4.1. Forces and Moments from Planned Lingual Bodily Movement

In general, TC-85 exerted the lowest force and moment magnitudes for any given tooth and activation level compared to ATMOS or Zendura FLX. When the activation was increased from 0.25 mm to 0.50 mm, the force levels stayed relatively constant with TC-85, whereas with ATMOS and Zendura FLX, the force levels increased substantially. For example, on the maxillary left central incisor, the lingual force exerted by TC-85 with 0.25 mm activation was 0.99 N, within the range of optimal force for orthodontic tooth movement (0.50–1.00 N) [20]; with 0.50 mm activation, the force level increased by 65% to 1.53 N. With ATMOS and Zendura FLX, the lingual force levels with 0.25 mm activation were 3.82 N and 3.00 N, respectively, which increased by 2–2.7 times with 0.50 mm activation.
Based on these findings, 0.50 mm activation with conventional thermoplastic materials may not be recommended in the clinical setting due to the generation of excessively high force levels, which is associated with increased pain response and root resorption [20]. If greater activation is desired per stage, then DPA may induce a safer, more physiological force system. This finding is in agreement with another in vitro study comparing extrusion forces produced by clear aligners fabricated using TFM and DPA, which reported that the forces produced by TC-85 fell within ideal ranges, whereas the TFM group produced forces up to 20 times higher [11].
In CAT, it should be the goal of the clinician to design precise and accurate force systems that avoid unintended movement of teeth. Although the present study was planned for only the lingual bodily movement of the maxillary left central incisor, it was evident that a more complex system of forces and moments was produced on the tooth, such as unplanned mesiodistal and occlusogingival forces and crown angulation and rotational moments. For example, a 0.25 mm lingual activation using thermoformed aligners generated not only lingual forces but also extrusive forces of similar magnitudes. Interestingly, these extrusive forces were contrary to previous studies, which reported intrusive forces with the bodily movement of incisors [21,22]. When the lingual activation was increased to 0.50 mm, the vertical forces became intrusive, and the magnitudes of the intrusive forces were even greater than those of the lingual forces. On the other hand, the occlusogingival forces generated by TC-85 were minimal at both activation levels.
To quantitively assess the directional control of the applied force system, angular deviation and off-axis force magnitudes were calculated at the maxillary left central incisor. TC-85 consistently delivered force vectors which were more closely aligned with the intended lingual direction at the center of resistance, with the smallest angular deviation and minimal off-axis force, particularly at the higher activation level. In contrast, thermoformed aligners produced larger directional deviations and greater off-axis loading. These findings suggest that TC-85 may provide a more predictable force system with fewer unwanted force components.
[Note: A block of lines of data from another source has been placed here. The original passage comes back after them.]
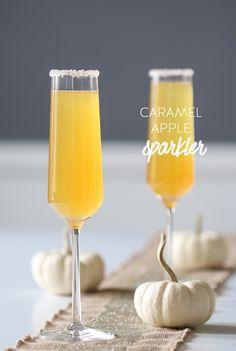 caramel apple sparkler champagne cocktail - elegant fall cocktail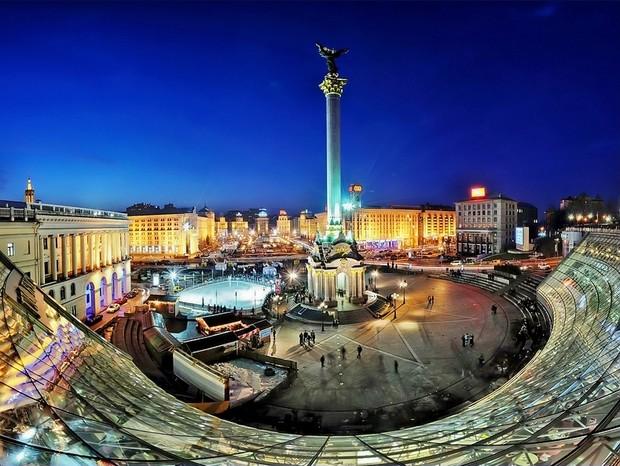 В Киеве переименуют пл. Дзержинского, ул. Металлистов и ул. Смирнова-Ласточкина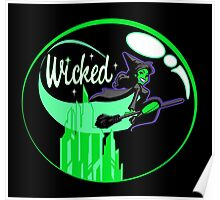 Bewicked Poster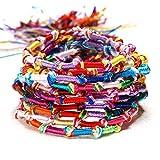 AIUIN Regenbogen Nepal Böhmen Tibetische Handarbeit Baumwolle Armband für Herren Jungen Damen Wickeln Schweißband (10 Pcs)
Clinically, the minimization of unwanted forces means more accurate and efficient tooth movement, potentially reducing the need for redundant movements or additional aligner stages to correct side effects.
The observed lower and more consistent force application with DPA can be attributed to the unique thermo-mechanical properties of TC-85, particularly its elastic modulus and shape memory effect [14]. Compared to conventional thermoplastics such as PET-G or TPU, the lower elastic modulus of TC-85 allows for aligners with a lower force-deflection rate, generating less initial force for a given amount of activation and contributing to better adaptation to the dentition. Moreover, unlike conventional thermoplastics, which exhibit limited elastic recovery upon excessive activation, shape memory polymers like TC-85 are designed to actively return to a pre-determined shape upon thermal activation. This characteristic can minimize permanent deformation and creep behavior, which can alter the intended aligner geometry and lead to inconsistent force application.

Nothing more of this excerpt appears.